■ **WORK ORDER**
Would you please repeat exactly the entries below, starting at the line with "Estado de implementación" and ending at the line with "1ª Jornada Campus", and nothing outside that range? Leave out the pictures.

■ **RECORDS FOR THIS TASK**
::::

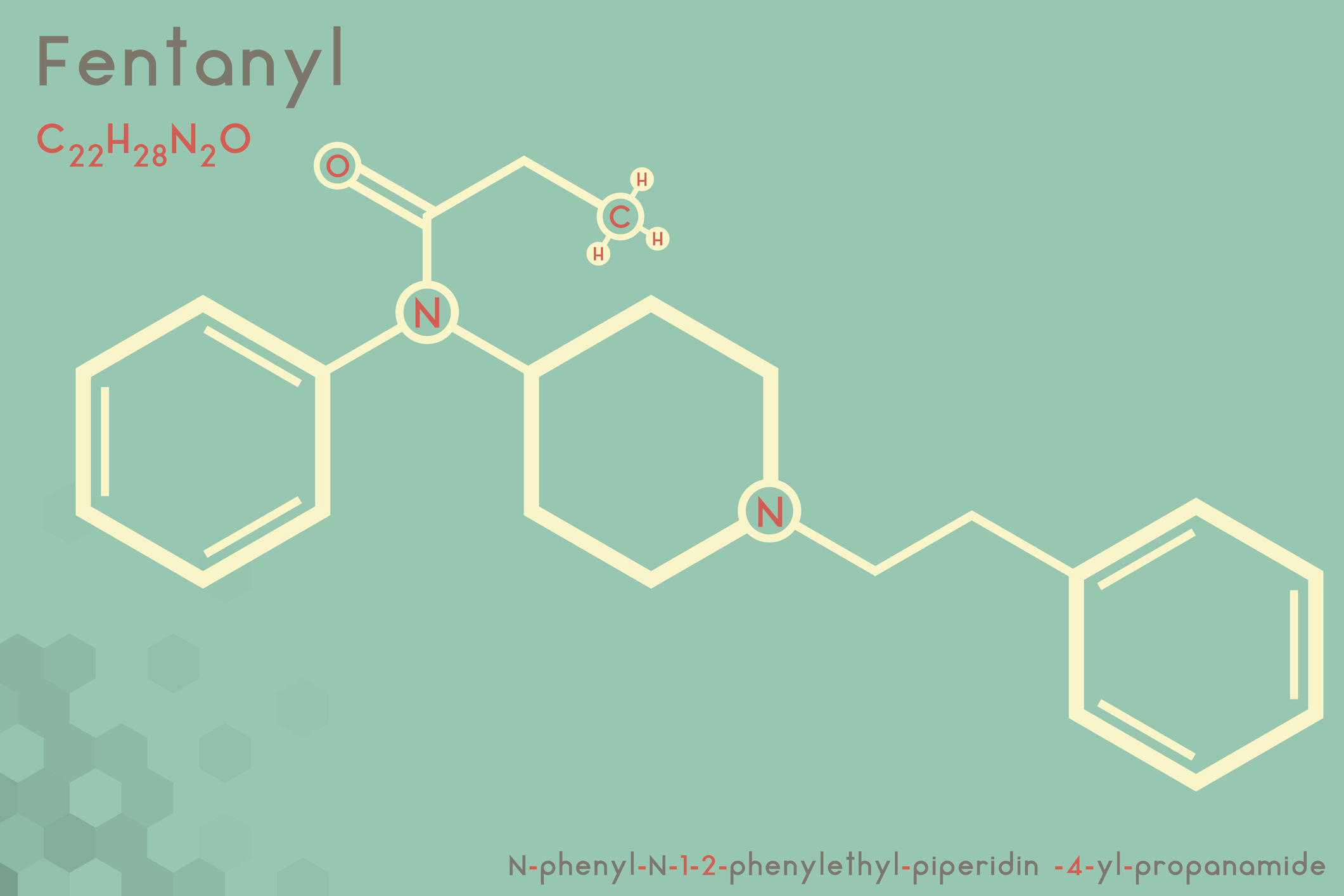 Infographic of the molecule of Fentanyl
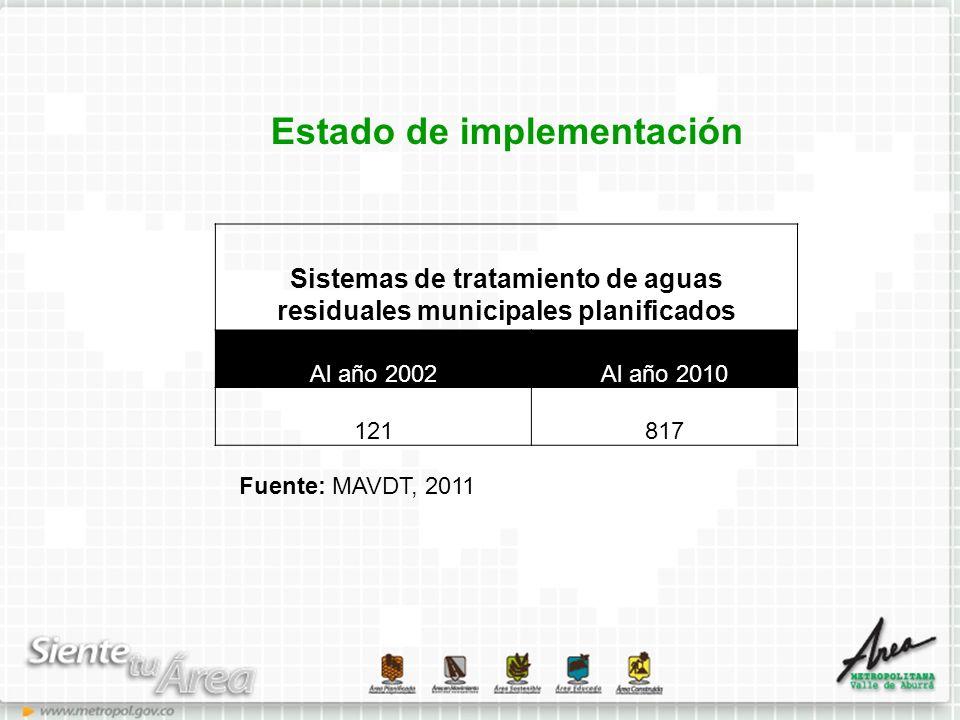 Estado de implementación Fuente: MAVDT, 2011 Sistemas de tratamiento de aguas residuales municipales planificados Al año 2002Al año 2010 121817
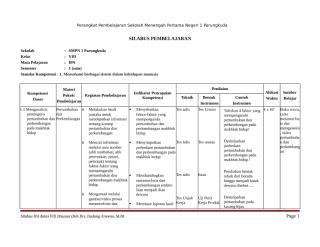 SILABUS IPA Kelas VIII.doc
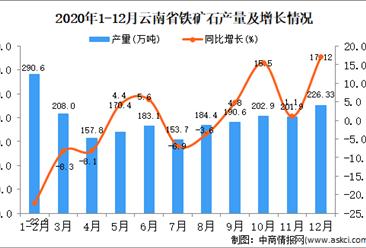 2020年12月云南省铁矿石产量据统计分析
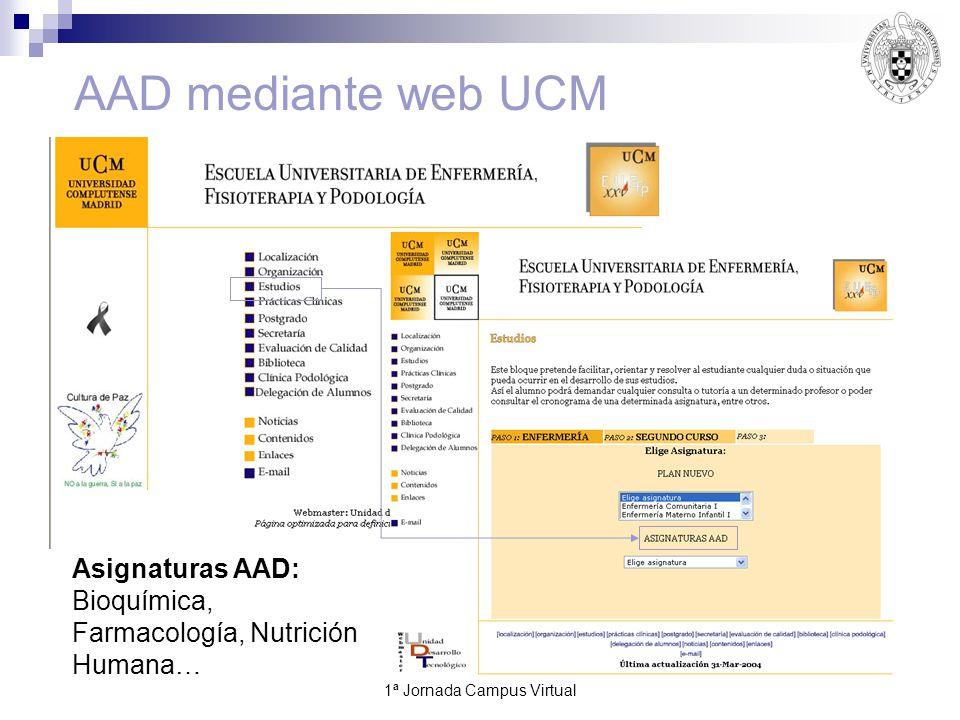 1ª Jornada Campus Virtual9 AAD mediante web UCM Asignaturas AAD: Bioquímica, Farmacología, Nutrición Humana…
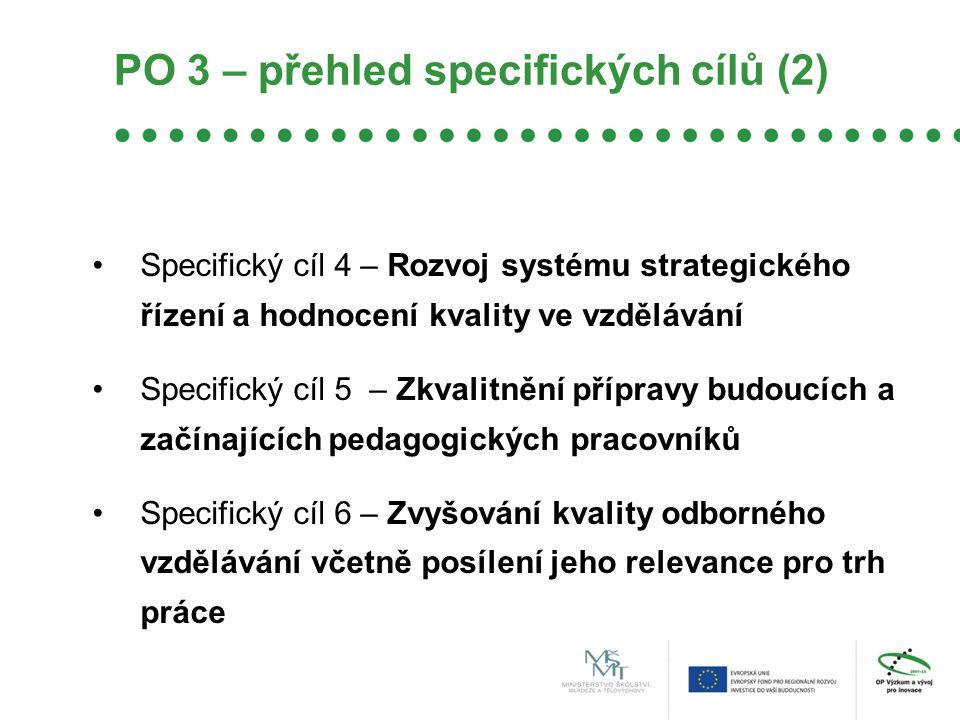 PO 3 – přehled specifických cílů (2) •Specifický cíl 4 – Rozvoj systému strategického řízení a hodnocení kvality ve vzdělávání •Specifický cíl 5 – Zkvalitnění přípravy budoucích a začínajících pedagogických pracovníků •Specifický cíl 6 – Zvyšování kvality odborného vzdělávání včetně posílení jeho relevance pro trh práce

::::

■ **ANSWER AREA**
 Estado de implementación Fuente: MAVDT, 2011 Sistemas de tratamiento de aguas residuales municipales planificados Al año 2002Al año 2010 121817
 SILABUS IPA Kelas VIII.doc
 2020年12月云南省铁矿石产量据统计分析
 1ª Jornada Campus Virtual9 AAD mediante web UCM Asignaturas AAD: Bioquímica, Farmacología, Nutrición Humana…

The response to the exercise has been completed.